▶ **Your goal**: Begin at the top of the records below and print each line exactly until the line containing "blog-snoring-couple" has been printed; any pictures are to be left out.
───── Given records ─────
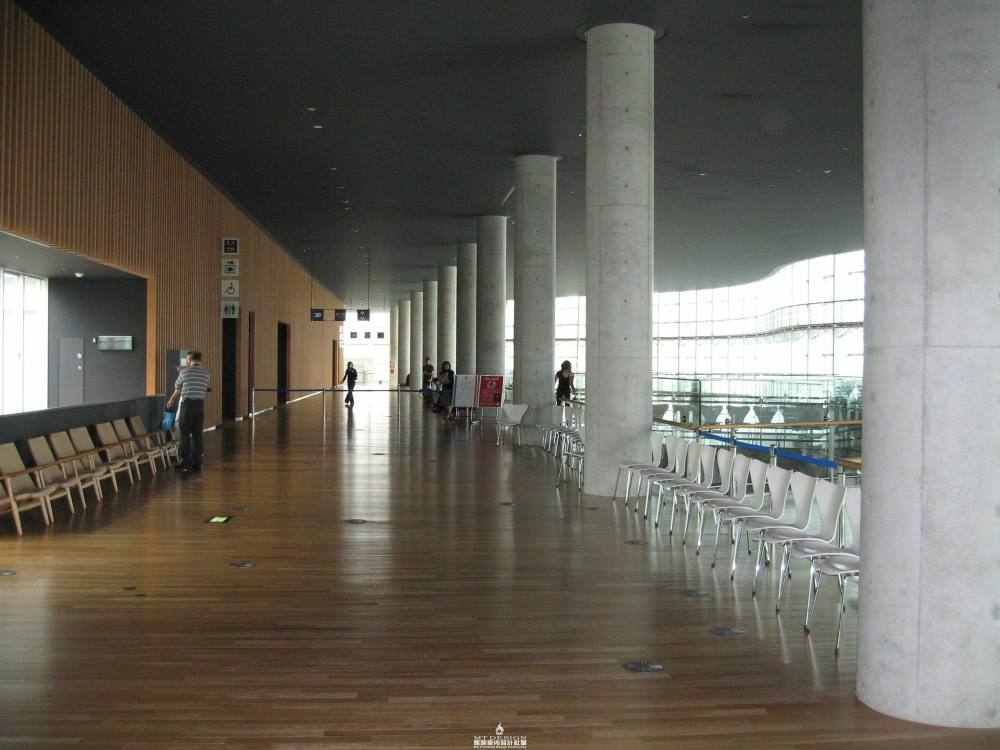 黑川纪章--东京新国立美术馆_东京新国立美术馆(黑川纪章)21.JPG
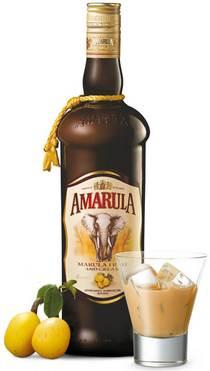 Бутылка ликера Амарула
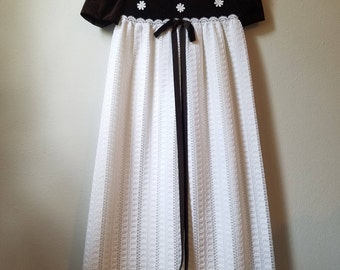 Vintage Girls Brown Velvet and White Lace Maxi Dress  by Youngland- Size 8/10 - Like New Condition - Piano Recital Dress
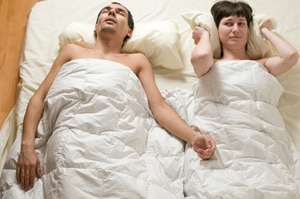 blog-snoring-couple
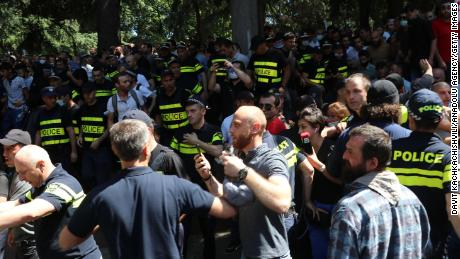 Police intervene in demonstrations after people try to attack journalists on July 5.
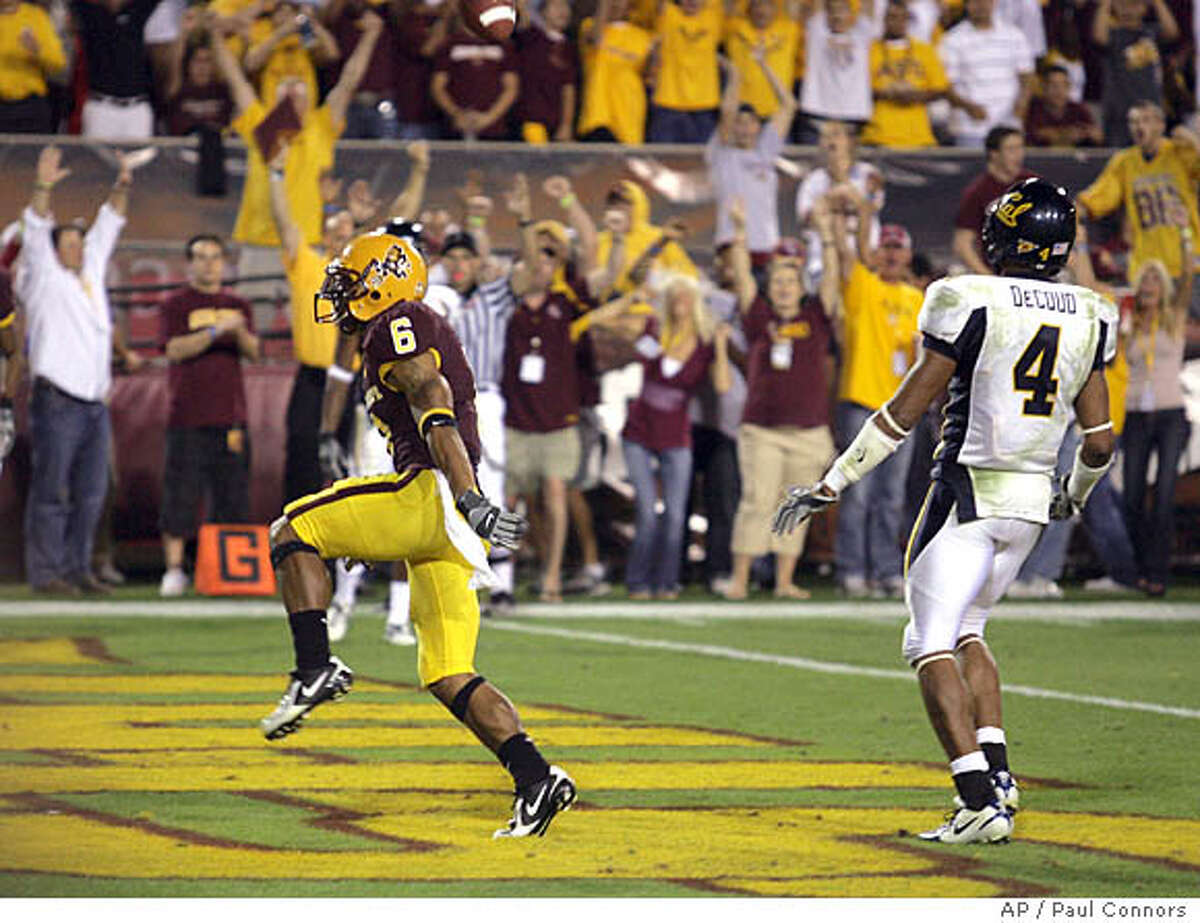 Arizona State wide receiver Kyle Williams (6), runs into the end zone for a touchdown in front of California safety Thomas DeCoud (4) in the fourth quarter of a college football game Saturday, Oct. 27, 2007, in Tempe, Ariz. Arizona State won 31-20. (AP Photo/Paul Connors)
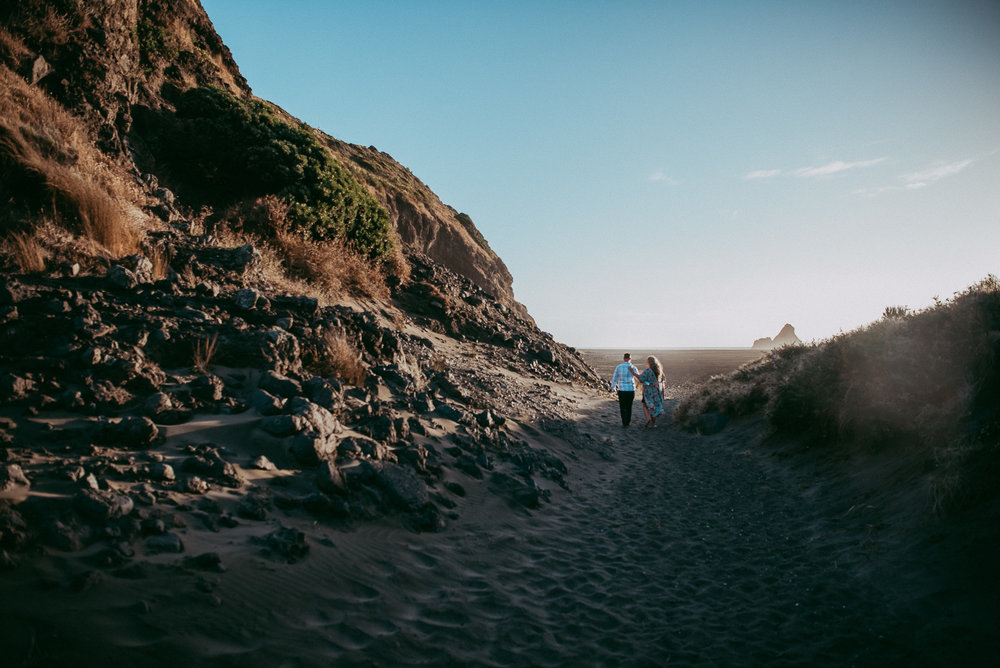 West Auckland Beach - Karekare Falls engagement | pre-wedding session {New Zealand weddings photographers}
─────
▶ **Written answer**:
 黑川纪章--东京新国立美术馆_东京新国立美术馆(黑川纪章)21.JPG
 Бутылка ликера Амарула
 Vintage Girls Brown Velvet and White Lace Maxi Dress  by Youngland- Size 8/10 - Like New Condition - Piano Recital Dress
 blog-snoring-couple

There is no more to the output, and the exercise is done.